Joe Niekro was a pitcher for the Detroit Tigers and several other teams. He died of an aneurysmal subarachnoid hemorrhage in 2006. His daughter, Natalie Niekro, started the JNF in 2007 to promote brain aneurysm awareness, support and research.

For more information, email kimberly@joeniekrofoundation.org.

National association, CDC release water safety policy written by WSU public health student
In Headlines on March 18, 2015
Samantha Iovan

Samantha Iovan

The National Association of County and City Health Officials is calling for an increased focus on improved recreational water safety in support of a policy written by Wayne State University graduate student Samantha Iovan, who was part of the organization’s first class of Public Health Policy and Practice Scholars last year.

(Read the statement here).

"Having my policy statement approved by the board of directors was an incredible accomplishment. I know that the work I’ve done will help inform the decisions of local health departments across the country on recreational water issues, such as aquatic venue monitoring, recreational water illness and water testing guidelines,” said Iovan, a master’s of public health degree student in the Department of Family Medicine and Public Health Sciences.

NACCHO, the national organization representing local public health departments across the United States, approved Statement of Policy 15-01 in February, calling for a renewed focus on improving recreational water safety. The Statement of Policy, released in March by NACCHO and the U.S. Centers for Disease Control and Prevention, includes recommendations for improvements in regulatory oversight, water testing, funding, training, community education and communication between partners, as well as comprehensive justification for the recommendations.

The competitive NACCHO scholar program is a practical, tele-based opportunity for graduate-level students to impact public health locally. NACCHO’s members are the 2,800 local health departments across the United States.

“It was great to be able to reach out to public health experts across the country for support and guidance,” Iovan said. “My experience was enlightening. As soon as I was accepted into the program, I began working on projects that were of high priority at NACCHO. As the environmental health policy scholar, I discussed the need for policy statements on water quality and safety with the environmental health director, and began work on framing three separate policy statements to inform local health departments on water issues. Prior to my internship, I didn’t know anything about writing policy statements. I began researching policy statements and discussing points of importance with the environmental health committee, which provided many suggestions.”
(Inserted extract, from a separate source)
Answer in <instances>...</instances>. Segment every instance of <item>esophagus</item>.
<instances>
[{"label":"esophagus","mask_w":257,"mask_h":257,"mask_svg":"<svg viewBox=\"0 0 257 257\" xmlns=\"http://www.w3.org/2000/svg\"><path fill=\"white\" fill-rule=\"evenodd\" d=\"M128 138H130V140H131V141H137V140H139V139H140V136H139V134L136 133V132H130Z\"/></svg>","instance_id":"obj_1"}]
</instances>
She is now working on two policy statements regarding sustainable water use and water quality.

“The development and dissemination of public health policy maximizes the potential to improve population health outcomes. Congratulations to Samantha for being involved in the effort to develop a policy in concert with a national team of experts on such an important topic,” said WSU Program Director Kimberly Campbell-Voytal, Ph.D., M.S.N. “I also salute Dr. Dana Rice’s leadership in identifying quality learning opportunities that expose students to ‘real-world’ practice. These experiences are often game-changers for a student’s professional development.”

Iovan received academic credit for completing a minimum of 100 hours of public health policy and practice experience with specific assigned tasks.

“The development of public health policy integrates both the art and science of public health. Her practicum experience allowed her the opportunity to bring science to bear on the problem of recreational water quality – a topic of national and local importance. The goal of the practicum is to provide opportunities for students like Samantha to work on important public health issues and the quality of her work exemplifies the type of products our M.P.H. students produce. Samantha represents the kind of future leader in public health that we seek to prepare,” said Dana Rice, Dr.PH, the program’s practicum director.

Iovan is in the final year of the public health program. She expects to graduate in August.